Low-intensity-pulsed-ultrasound-treated menstrual-blood-derived mesenchymal stem cells repair endometrial injury by PI3K/AKT pathway inhibition

Abstract

Research question

What is the effect and underlying mechanism of low-intensity-pulsed-ultrasound (LIPUS)-treated menstrual-blood-derived mesenchymal stem cells (MenSC) on intrauterine adhesions (IUA)?

Design

First, MenSC were identified and exposed to LIPUS. The proliferation, migration, invasion, cytokine secretion, and ability to differentiate into human endometrial epithelial cells (HEEC) of LIPUS-treated MenSC were characterized. In vitro, human endometrial stromal cells (HESC) were treated with 10 ng/ml transforming growth factor-β1 (TGF-β1) to simulate IUA, and then co-cultured indirectly with LIPUS-treated MenSC. In vivo, IUA rat models were constructed and LIPUS-treated MenSC were transplanted into the uterus. The morphology, structure, and levels of fibrosis and repair-related factors of the uterus were detected. In the mechanism study, insulin-like growth factor-1 (IGF-1) was applied to verify whether the PI3K/AKT pathway participated in the repair of endometrial injury by LIPUS-treated MenSC.

Results

In vitro, LIPUS treatment showed beneficial effects on MenSC by promoting cell proliferation and migration; inhibiting apoptosis; and enhancing the expression of epidermal growth factor, hepatocyte growth factor and vascular endothelial growth factor. It also facilitated the differentiation of MenSC into HEEC while reducing the level of fibrosis in TGF-β1-treated HESC by decreasing the concentrations of p-PI3K and p-AKT. However, these effects were reversed with the use of IGF-1. In vivo, transplantation of LIPUS-treated MenSC resulted in increased uterine length, width and weight. The transplanted cells also improved completeness of the endometrial structure, reduced inflammatory infiltration, increased endometrial thickness and gland abundance, and decreased endometrial fibrosis. Additionally, increased concentations of endometrial-repair-related proteins and receptivity-related markers were observed after transplantation of LIPUS-treated MenSC.

Conclusion

LIPUS-treated MenSC repaired endometrial injury by inhibiting the PI3K/AKT pathway.

### WORK ORDER:
Summarize the abstract above in two sentences.

### EXERCISE DATA:
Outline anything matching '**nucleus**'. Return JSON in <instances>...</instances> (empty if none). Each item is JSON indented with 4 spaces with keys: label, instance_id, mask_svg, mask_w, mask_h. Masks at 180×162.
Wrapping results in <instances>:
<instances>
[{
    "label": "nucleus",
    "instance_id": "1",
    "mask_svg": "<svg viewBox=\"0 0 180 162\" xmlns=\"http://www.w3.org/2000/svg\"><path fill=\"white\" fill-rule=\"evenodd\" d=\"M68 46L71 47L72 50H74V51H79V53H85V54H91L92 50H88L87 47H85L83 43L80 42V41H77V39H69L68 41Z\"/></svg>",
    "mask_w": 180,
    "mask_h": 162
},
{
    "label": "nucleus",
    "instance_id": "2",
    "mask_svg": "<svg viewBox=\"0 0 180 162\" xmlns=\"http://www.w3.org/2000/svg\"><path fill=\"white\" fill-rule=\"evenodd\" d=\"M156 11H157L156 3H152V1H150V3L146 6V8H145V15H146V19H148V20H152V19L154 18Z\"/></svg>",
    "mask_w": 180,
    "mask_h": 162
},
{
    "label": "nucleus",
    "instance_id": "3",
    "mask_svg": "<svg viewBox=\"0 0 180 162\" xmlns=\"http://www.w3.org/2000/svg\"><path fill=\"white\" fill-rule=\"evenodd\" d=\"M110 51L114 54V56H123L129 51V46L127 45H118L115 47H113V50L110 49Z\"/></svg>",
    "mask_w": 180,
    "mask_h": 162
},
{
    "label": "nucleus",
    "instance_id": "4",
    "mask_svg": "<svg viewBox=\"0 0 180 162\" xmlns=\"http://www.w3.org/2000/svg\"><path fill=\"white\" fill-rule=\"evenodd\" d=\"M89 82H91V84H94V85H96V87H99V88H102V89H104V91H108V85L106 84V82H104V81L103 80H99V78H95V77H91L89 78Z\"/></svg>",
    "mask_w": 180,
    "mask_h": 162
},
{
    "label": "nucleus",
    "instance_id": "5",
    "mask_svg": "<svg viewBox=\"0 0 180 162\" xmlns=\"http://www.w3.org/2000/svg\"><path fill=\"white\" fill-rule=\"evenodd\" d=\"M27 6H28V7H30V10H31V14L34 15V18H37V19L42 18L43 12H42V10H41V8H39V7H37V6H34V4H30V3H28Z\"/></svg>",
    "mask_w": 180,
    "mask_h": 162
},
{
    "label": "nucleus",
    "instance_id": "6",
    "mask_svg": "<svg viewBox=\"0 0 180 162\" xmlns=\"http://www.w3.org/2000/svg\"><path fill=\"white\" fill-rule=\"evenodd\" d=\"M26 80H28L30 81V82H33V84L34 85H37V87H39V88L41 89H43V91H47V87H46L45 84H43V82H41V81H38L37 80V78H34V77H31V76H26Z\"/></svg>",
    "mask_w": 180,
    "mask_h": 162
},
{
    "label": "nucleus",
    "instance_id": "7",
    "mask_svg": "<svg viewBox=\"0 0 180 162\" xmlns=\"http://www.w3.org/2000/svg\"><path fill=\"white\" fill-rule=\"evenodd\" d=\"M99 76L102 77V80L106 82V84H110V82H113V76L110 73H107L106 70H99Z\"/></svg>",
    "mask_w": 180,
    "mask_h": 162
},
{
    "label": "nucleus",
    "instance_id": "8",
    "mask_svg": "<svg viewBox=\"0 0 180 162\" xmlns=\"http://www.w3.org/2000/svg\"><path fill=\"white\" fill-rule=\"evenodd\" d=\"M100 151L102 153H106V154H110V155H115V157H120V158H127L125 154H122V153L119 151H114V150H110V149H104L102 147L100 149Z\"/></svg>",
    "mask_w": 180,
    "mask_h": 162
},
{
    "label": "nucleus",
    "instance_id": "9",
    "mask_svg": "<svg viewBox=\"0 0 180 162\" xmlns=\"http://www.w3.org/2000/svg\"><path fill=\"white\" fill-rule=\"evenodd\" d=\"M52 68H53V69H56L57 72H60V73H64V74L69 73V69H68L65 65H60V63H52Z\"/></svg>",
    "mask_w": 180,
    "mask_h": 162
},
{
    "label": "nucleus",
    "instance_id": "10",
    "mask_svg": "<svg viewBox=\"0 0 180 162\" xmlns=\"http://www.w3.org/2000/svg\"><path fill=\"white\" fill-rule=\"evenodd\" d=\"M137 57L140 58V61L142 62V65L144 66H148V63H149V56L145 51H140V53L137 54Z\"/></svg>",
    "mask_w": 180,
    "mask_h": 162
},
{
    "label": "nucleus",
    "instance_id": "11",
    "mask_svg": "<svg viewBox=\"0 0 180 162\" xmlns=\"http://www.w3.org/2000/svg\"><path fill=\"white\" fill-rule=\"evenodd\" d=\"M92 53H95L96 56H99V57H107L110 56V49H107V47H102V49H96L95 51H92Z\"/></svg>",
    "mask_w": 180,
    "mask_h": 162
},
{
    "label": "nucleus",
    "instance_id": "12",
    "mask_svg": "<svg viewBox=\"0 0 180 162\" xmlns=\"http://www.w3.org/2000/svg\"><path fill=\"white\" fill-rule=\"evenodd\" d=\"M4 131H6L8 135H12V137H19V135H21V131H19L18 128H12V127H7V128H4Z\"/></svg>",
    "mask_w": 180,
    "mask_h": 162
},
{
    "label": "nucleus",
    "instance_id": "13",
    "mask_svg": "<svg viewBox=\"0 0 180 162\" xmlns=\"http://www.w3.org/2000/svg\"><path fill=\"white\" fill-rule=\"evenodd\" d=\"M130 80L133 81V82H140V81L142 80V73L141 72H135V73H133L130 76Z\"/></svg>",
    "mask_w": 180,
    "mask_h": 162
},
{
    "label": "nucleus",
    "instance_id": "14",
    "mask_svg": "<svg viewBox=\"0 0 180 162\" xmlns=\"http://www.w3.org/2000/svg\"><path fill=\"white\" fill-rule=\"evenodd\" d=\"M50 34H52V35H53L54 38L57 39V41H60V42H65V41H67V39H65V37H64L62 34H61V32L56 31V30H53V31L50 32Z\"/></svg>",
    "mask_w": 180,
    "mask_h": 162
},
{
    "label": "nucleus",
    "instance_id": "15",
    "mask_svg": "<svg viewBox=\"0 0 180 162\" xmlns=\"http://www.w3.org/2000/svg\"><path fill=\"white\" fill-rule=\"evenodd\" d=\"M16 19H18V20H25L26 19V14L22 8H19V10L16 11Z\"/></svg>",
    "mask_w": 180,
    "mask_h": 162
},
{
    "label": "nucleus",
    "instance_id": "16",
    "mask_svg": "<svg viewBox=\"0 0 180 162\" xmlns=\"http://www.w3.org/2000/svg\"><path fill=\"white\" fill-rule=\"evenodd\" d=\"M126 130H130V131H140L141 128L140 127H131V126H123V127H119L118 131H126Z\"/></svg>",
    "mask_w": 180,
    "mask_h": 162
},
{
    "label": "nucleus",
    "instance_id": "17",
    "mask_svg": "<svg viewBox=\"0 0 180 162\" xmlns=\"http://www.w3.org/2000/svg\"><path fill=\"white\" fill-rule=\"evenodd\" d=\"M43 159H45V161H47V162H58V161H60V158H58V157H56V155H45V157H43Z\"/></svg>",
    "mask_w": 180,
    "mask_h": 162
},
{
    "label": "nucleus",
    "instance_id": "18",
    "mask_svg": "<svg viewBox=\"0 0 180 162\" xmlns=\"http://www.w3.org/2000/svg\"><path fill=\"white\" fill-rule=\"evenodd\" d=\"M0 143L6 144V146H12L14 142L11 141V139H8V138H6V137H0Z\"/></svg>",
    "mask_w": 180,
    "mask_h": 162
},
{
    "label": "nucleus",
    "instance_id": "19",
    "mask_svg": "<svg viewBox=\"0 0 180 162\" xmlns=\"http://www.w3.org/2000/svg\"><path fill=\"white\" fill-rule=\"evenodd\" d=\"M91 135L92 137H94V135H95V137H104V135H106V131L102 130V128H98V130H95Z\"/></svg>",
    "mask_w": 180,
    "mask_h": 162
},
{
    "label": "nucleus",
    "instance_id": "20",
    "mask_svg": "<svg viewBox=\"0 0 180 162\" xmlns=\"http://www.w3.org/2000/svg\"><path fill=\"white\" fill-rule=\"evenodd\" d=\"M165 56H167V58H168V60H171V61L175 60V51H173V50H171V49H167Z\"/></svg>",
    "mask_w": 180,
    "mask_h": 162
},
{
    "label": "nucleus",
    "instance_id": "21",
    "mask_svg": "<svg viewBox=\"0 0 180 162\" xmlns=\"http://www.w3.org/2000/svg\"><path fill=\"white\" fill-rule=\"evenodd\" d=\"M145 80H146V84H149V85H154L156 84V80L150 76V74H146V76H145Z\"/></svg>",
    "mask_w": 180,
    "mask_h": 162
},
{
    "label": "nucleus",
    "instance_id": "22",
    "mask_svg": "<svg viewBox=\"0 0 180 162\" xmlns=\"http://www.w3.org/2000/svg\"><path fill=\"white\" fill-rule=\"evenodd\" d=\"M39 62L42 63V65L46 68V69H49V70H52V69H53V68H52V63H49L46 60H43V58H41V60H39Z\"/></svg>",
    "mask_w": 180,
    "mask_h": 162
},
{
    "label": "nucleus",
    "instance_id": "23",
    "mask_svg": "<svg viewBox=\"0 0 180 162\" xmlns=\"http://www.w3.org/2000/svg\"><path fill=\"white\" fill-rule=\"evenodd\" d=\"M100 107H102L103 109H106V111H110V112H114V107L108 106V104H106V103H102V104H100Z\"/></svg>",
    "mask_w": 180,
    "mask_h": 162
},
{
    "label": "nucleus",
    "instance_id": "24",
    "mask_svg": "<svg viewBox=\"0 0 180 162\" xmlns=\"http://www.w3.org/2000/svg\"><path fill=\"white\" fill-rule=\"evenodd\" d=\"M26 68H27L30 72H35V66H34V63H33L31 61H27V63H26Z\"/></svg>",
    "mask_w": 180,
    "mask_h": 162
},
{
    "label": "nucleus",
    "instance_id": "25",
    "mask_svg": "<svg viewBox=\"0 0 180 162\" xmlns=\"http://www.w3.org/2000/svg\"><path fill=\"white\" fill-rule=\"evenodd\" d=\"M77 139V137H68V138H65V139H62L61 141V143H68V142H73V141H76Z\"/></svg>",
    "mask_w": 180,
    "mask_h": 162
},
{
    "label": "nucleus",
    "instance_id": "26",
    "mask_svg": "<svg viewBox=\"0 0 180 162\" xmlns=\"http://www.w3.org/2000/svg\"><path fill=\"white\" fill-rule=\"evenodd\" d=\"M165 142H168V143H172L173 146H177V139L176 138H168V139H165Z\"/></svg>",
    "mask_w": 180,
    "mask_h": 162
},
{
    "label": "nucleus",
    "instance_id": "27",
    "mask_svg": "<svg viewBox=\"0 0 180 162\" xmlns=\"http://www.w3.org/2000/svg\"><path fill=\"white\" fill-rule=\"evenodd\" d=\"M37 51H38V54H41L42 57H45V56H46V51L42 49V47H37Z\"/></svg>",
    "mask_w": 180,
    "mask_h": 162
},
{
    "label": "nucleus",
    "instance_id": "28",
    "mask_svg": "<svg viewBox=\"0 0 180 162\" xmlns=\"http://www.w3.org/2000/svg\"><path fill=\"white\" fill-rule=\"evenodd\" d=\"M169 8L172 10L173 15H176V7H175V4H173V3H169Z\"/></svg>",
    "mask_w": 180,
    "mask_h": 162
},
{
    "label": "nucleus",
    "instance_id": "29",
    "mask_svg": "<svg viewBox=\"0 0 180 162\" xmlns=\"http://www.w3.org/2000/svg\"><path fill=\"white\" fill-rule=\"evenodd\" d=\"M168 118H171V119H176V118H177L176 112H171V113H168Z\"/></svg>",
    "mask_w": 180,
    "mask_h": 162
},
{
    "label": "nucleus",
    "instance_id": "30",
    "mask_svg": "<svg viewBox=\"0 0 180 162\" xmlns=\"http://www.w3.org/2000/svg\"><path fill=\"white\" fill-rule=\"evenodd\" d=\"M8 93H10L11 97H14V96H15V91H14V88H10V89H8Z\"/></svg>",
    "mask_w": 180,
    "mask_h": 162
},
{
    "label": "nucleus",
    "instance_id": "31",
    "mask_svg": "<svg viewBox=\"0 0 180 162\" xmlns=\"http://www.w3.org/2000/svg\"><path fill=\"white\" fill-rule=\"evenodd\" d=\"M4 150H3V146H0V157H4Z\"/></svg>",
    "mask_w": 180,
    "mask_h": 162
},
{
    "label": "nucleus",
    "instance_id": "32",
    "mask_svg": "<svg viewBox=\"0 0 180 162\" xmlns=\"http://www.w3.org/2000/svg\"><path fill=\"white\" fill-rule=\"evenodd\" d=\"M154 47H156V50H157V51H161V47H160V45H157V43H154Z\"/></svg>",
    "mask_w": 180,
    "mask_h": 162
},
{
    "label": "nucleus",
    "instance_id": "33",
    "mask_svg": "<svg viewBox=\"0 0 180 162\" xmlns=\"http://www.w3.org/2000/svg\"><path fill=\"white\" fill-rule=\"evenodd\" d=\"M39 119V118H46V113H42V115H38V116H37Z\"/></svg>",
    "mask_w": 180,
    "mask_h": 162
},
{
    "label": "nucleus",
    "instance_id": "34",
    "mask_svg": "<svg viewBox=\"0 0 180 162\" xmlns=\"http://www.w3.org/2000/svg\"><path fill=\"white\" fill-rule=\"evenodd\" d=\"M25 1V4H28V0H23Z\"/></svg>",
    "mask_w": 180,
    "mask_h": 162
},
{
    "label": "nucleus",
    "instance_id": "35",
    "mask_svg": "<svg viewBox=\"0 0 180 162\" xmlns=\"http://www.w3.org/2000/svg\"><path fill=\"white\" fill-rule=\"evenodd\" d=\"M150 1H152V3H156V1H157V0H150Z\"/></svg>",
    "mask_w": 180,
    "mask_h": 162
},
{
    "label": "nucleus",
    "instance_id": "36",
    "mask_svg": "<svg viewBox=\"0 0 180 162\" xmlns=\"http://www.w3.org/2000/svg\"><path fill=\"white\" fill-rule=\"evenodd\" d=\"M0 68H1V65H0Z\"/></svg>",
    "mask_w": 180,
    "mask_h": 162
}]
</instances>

### EXERCISE ANSWER:
Low-intensity-pulsed-ultrasound treatment made menstrual-blood-derived mesenchymal stem cells proliferate and migrate more, undergo less apoptosis, express more of three growth factors, and differentiate into endometrial epithelial cells. Transplanted into rats with intrauterine adhesions, the treated cells improved uterine size, endometrial structure and thickness, and repair- and receptivity-related markers while reducing fibrosis; the study concludes that they repaired endometrial injury by inhibiting the PI3K/AKT pathway.